Donc, il n’y a que des dupes dans cette histoire. Ou presque. Sergeï se vend aussi. Il se prostitue en épousant Katerina sans l’aimer. Jeu de miroir. Sauf que lui, dans sa perversion, n’est pas dupe: il n’a pas besoin d’amour; il ne peut aimer; il utilise l’autre pour sa satisfaction, point.Il ne peut vendre son âme au diable; il est le diable. Tout autant que le beau-père dans sa toute puissance et sa concupiscence. Dans ce drame les hommes sont soit, pervers, soit impuissants. Les femmes sont victimes. Chostakovitch va même jusqu’à mettre une scène de viol dans l’opéra.
On peut assez facilement tirer Katerina du coté pervers et en faire l’égale de Sergueï; elle tue mari et beau-père sans hésitation. Mais Chostakovitch ne le souhaitait pas; il a écrit: « L’héroïne de l’opéra doit gagner pour elle la sympathie du public. » Restons donc dans Katerina victime.
Ce que la psychanalyse dit, c’est que la victime du système social est surtout la victime d’elle-même comme le sont tous ceux qui cèdent sur leur désir. Le mari aussi a cédé sur son désir. Il a cédé en se soumettant à son père. Il a renoncé à lui-même d’où son impuissance. Et la toute puissance de l’ autre n’explique pas tout.

....................

## Consigne écrite A
Énumère tous les personnages de l'opéra que mentionne le texte sur l'opéra de Chostakovitch.
## Consigne écrite B
Reprends le texte sur l'opéra de Chostakovitch à la suite de sa dernière phrase.

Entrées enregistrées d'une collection
....................

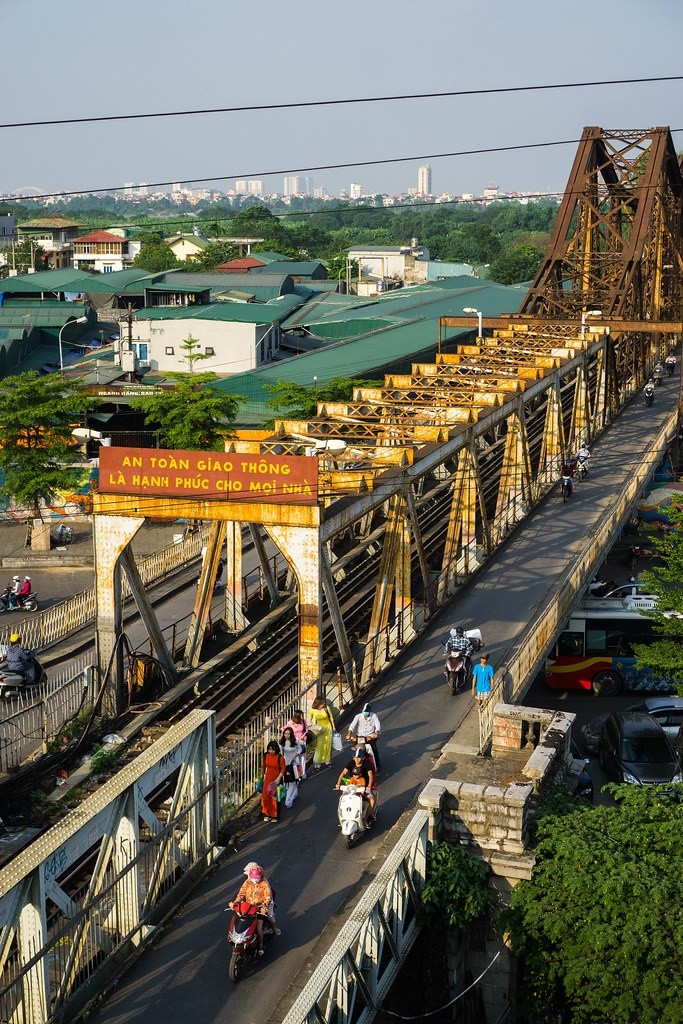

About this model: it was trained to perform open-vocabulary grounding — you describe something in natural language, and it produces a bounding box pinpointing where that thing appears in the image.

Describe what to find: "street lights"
[463,307,482,338]
[581,310,604,341]
[339,266,353,294]
[58,316,88,371]
[463,263,490,279]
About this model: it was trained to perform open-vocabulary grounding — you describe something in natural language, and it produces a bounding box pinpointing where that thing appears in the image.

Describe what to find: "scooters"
[0,649,47,704]
[196,559,227,591]
[347,734,377,777]
[331,784,380,850]
[651,366,663,388]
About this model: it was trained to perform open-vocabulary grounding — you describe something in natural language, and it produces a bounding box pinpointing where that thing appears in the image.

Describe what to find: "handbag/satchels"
[284,764,295,782]
[276,785,287,804]
[301,745,306,754]
[332,733,342,751]
[257,779,263,793]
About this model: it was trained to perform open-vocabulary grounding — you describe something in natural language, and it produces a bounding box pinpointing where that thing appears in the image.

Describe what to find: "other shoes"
[275,928,281,936]
[370,814,377,822]
[363,820,371,829]
[271,818,278,822]
[259,950,264,956]
[264,817,271,821]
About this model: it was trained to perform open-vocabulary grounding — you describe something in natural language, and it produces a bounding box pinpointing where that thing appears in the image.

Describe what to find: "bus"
[545,595,683,699]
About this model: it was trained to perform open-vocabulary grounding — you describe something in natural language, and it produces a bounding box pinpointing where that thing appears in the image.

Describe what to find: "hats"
[24,576,32,582]
[481,653,490,659]
[351,743,366,752]
[351,767,362,775]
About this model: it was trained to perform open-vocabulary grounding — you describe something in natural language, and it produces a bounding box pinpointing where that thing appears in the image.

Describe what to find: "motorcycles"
[225,889,277,984]
[440,642,472,696]
[0,582,39,613]
[560,471,577,504]
[665,360,677,378]
[643,386,654,408]
[575,454,592,484]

....................

## Réponse finale A
Katerina, Sergueï, le beau-père, le mari

## Réponse finale B
Chostakovitch était en plein essor au moment de la création de cet opéra qui a eu d’abord un grand succès jusqu’à ce que Staline, le père, le petit père, s’en mêle. En le déclarant intentionnellement discordant, chaotique, criant, endiablé, gauchiste, anti réalisme socialiste etc… Staline a porté un coup violent à Chostakovitch qui , après une telle condamnation de son oeuvre risquait lui-même les pires châtiments, voire la peine de mort. Il n’a plus jamais écrit d’opéras, ce que l’on ne pourra jamais pardonner à Staline! Il n’avait que 27 ans! Tant de chefs-d’oeuvres auraient pu naître! Rien ne pouvait l’empêcher de composer disait-il mais plus jamais d’opéra. Chostakovitch a-t-il cédé sur son désir? non, clairement non. Il a su trouver un aménagement avec le grand pervers pour survivre et jamais au grand jamais il n’a arrêté de composer. Il a même souvent rusé en écrivant au service du grand patron de mauvais ouvrages , pensant que la postérité ne les conserverait pas. Il a « codé » certaines oeuvres comme son septième quatuor par exemple. Bref il a su être l’égal du tyran tout en lui laissant croire qu’il se soumettait. Staline ne l’a jamais condamné à mort comme il le faisait avec facilité pour tant d’autres, sans doute, parce qu’au fond, il appréciait de trouver un « égal », un qui ne cède pas, même quand il a l’air de plier. C’est tout de même un jeu épuisant qui a épuisé Chostakovitch pour le tuer à petit feu.
Pour devenir Lady Macbeth de Mzensk, femme reconnue socialement, Katerina a accepté de s’oublier, de ne plus exister pour elle-même, de vivre dans l’ennui. Pas seulement l’ennui de ne rien avoir à faire, pas seulement l’ennui de ne pas être reconnue, mais l’ennui de ne pas vivre sa vie, d’être cachée, d’être un utérus à roulettes qui de plus ne fonctionne pas! Lady Macbeth de Mzensk camoufle Katerina qui étouffe, qui meurt sous son déguisement. Voilà! quand Lacan dit » ne jamais céder sur son désir » il dit sous peine de mort du sujet, la pire des morts, celle d’être enterré vivant.